There is a tendency for some people to want to be super heroes, but we also have to be realistic. The Buddha was realistic too, that's why he simply recognised that sometimes we just have to stay away from such people.
When you are living together, in harmony and without contention, a certain person might do something wrong or transgress. Concerning this, you should not hasten to reproof. The person should be examined. In correcting him you might think: ‘I won’t get annoyed, nor will he, for he is without irritation and anger, he is quick to see and easy to convince.
I have the power to raise this person from the unskillful and establish him in the skillful.’ If you think this then it is right to speak. If you think: ‘I won’t get annoyed but he will, for he is irritable, angry, slow to see but easy to convince. I have the power to raise this person from the unskillful and establish him in the skillful. His annoyance is but a small thing, the great thing is that I will be able to establish him in the skilled.’ If you think this then it is right to speak.
If you think: ‘I will get annoyed but he won’t, for he is not prone to irritability or anger, he is quick to see but difficult to convince.
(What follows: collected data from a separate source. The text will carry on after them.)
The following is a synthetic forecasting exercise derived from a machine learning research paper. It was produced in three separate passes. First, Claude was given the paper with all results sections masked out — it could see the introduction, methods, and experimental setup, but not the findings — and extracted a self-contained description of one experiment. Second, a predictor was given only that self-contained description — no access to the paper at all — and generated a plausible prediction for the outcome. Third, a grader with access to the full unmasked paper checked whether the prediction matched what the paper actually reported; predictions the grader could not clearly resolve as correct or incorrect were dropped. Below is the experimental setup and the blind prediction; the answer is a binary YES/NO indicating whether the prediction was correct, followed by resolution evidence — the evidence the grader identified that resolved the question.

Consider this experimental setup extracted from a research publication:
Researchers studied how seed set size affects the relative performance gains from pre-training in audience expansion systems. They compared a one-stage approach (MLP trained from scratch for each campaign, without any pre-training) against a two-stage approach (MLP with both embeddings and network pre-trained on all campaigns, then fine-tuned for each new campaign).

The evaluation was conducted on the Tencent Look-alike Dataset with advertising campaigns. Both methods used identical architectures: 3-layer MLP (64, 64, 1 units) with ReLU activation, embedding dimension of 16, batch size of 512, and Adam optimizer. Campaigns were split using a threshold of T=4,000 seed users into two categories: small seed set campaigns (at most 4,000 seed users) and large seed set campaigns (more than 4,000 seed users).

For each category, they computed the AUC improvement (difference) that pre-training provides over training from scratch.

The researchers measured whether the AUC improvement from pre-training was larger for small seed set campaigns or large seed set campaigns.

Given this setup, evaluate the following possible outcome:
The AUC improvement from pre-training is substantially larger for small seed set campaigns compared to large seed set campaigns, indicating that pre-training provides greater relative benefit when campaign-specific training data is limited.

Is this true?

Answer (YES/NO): YES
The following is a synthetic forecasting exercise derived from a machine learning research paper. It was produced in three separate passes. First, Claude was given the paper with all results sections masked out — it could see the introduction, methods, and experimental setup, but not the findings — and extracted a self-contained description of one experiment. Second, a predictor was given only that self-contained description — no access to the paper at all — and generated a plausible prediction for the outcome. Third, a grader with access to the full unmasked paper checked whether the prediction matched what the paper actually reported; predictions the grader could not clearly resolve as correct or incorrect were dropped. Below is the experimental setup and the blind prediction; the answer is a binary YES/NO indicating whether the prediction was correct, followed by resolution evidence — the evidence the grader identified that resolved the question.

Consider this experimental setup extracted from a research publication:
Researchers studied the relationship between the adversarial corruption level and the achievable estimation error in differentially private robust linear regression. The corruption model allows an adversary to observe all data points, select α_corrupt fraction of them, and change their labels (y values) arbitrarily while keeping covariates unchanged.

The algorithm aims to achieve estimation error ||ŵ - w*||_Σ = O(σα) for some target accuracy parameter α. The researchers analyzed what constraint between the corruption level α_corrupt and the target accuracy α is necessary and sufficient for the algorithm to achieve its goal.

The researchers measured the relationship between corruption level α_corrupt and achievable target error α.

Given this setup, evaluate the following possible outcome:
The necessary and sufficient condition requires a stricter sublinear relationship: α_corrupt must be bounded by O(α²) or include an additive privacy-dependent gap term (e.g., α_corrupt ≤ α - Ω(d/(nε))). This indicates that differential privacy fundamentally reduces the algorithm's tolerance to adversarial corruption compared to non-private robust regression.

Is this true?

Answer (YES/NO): NO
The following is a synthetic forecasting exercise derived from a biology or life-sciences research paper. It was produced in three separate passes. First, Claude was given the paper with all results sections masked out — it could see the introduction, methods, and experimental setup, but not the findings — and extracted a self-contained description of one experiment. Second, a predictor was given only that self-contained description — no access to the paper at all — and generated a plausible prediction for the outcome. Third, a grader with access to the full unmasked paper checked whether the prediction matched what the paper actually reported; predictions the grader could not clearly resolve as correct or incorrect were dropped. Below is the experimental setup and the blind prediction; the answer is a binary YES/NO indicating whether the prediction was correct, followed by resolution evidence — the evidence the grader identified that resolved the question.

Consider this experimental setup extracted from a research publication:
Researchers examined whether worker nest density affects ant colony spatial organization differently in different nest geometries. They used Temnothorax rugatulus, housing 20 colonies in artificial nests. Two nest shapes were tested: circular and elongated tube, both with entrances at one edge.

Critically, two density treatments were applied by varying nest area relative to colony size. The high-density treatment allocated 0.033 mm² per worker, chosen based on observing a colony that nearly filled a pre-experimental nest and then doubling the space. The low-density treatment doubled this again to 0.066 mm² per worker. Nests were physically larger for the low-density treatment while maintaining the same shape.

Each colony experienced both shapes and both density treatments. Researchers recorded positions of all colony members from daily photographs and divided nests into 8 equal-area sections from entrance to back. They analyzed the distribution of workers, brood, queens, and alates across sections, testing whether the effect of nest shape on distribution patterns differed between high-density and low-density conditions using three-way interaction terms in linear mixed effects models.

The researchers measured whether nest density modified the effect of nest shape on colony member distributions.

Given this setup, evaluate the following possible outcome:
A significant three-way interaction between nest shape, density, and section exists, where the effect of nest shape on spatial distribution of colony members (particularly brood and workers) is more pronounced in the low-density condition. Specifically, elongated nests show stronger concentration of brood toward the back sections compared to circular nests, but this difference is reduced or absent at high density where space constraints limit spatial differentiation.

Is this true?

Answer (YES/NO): NO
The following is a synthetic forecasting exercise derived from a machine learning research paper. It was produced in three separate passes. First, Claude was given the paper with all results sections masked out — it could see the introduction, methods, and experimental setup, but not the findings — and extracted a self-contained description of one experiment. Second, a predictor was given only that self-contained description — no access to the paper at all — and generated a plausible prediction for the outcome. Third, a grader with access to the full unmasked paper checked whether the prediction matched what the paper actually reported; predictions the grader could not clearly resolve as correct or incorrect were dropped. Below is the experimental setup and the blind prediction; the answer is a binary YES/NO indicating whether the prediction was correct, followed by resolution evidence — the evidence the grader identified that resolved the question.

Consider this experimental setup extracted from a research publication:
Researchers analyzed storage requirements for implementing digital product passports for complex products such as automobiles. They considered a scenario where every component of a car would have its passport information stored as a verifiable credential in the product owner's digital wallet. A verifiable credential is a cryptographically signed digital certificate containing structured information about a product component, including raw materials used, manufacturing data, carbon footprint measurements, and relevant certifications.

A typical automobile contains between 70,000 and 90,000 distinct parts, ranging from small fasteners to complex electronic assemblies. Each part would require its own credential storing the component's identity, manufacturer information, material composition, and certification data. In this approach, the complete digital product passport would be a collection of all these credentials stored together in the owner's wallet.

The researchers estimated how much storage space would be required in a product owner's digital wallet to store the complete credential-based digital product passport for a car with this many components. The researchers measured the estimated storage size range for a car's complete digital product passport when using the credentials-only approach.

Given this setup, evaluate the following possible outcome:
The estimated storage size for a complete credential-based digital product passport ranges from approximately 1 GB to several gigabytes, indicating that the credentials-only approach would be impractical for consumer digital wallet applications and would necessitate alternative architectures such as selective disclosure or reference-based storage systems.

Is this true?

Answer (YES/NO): NO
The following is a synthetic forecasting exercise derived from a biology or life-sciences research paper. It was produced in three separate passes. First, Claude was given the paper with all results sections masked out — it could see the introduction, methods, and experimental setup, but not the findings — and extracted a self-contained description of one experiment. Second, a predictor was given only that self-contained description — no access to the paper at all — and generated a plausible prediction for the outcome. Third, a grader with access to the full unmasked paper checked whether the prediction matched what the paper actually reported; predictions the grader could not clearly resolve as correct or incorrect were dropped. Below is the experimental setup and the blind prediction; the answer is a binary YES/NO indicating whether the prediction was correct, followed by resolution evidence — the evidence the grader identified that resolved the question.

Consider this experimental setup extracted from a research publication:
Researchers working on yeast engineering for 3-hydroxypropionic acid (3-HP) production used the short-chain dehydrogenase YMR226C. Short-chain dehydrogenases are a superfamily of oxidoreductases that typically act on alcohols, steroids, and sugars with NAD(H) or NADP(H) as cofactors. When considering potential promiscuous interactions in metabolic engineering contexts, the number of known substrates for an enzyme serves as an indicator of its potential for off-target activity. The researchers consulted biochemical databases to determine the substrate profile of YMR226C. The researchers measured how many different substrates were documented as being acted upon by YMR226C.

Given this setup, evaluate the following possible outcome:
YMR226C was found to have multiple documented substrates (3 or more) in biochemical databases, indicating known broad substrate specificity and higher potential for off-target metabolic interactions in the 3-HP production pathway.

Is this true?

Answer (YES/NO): YES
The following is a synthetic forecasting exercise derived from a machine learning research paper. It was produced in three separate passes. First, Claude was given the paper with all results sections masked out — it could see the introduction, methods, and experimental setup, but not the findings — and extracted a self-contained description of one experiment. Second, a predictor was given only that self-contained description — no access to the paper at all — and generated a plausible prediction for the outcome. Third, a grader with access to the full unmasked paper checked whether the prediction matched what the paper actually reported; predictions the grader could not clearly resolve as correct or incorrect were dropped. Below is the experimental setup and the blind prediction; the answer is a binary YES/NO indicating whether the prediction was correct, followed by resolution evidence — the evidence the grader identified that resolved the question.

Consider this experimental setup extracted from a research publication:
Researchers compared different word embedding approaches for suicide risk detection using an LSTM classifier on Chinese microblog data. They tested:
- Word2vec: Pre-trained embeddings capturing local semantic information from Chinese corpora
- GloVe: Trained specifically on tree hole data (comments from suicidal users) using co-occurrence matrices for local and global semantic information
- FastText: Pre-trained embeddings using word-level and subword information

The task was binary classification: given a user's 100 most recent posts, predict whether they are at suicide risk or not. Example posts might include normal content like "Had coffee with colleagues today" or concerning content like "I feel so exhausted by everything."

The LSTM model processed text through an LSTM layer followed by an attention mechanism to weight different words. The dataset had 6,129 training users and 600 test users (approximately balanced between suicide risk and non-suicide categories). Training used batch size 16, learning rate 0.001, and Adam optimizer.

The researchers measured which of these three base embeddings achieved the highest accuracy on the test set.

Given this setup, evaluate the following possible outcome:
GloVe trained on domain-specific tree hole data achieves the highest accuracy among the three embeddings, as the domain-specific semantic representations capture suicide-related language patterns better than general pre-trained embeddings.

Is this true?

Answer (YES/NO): NO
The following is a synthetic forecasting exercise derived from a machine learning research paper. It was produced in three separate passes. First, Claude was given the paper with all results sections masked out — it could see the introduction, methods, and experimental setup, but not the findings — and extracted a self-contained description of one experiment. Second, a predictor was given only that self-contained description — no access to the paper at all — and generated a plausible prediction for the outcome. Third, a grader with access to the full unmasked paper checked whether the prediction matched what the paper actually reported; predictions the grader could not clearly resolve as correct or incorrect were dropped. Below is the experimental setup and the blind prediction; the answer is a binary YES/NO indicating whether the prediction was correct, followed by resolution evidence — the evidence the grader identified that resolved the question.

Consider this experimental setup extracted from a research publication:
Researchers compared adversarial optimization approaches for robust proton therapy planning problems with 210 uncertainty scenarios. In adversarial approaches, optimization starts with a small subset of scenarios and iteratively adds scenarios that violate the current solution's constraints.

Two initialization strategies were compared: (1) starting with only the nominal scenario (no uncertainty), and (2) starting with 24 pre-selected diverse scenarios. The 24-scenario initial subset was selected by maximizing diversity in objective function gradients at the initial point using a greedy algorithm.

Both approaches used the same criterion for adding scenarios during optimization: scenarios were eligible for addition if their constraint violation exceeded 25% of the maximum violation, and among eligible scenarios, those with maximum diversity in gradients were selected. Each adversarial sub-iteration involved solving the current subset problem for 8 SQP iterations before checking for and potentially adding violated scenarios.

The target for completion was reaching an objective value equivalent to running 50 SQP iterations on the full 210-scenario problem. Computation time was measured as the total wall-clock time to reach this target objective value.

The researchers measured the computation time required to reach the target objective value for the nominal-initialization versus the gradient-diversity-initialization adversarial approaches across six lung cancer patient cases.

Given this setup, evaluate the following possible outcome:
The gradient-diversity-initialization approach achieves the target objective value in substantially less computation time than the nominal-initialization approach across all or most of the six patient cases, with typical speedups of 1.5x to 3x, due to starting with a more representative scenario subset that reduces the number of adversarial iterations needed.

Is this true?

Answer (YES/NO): NO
But I have the power to raise this person from the unskillful and establish him in the skillful. My annoyance is but a small thing, the great thing is that I will be able to establish him in the skilled.’ If you think this then it is right to speak. If you think: ‘I will get annoyed and so will he, for he is irritable, angry, slow to see and hard to convince. But still, I have the power to raise this person from the unskillful and establish him in the skillful.
My annoyance is but a small thing, the great thing is that I will be able to establish him in the skilled.’ If you think this then it is right to speak. However, if you think: ‘I will get annoyed and so will he, for he is irritable, angry, slow to see and difficult to convince, and I don’t think I have the power to raise him from the unskillful and establish him in the skillful.’ Then in this case have equanimity towards that person.
1what is M.II,241 ?– Andriy Volkov ♦Oct 2, 2015 at 11:55
2Here's another translation of it: suttacentral.net/en/mn103– ChrisW ♦Oct 2, 2015 at 12:23
You can refer site on net "pure dhamma" where there are post related to suttas of buddha about gandhaba and rebirth . I also knew from it that .at death the mental body(gandhabba ) leaves the physical body and just waits for another womb of human,deva,animal,or hell etc may be for years or centuries. He enters the womb of that mother whose gathi matches to that of you. So thanks to the mother who possessed the gati matching to you. you have not mentioned your age, but still there is enough time to practice buddhism. choose right path and be on journey. no need to fear for violence.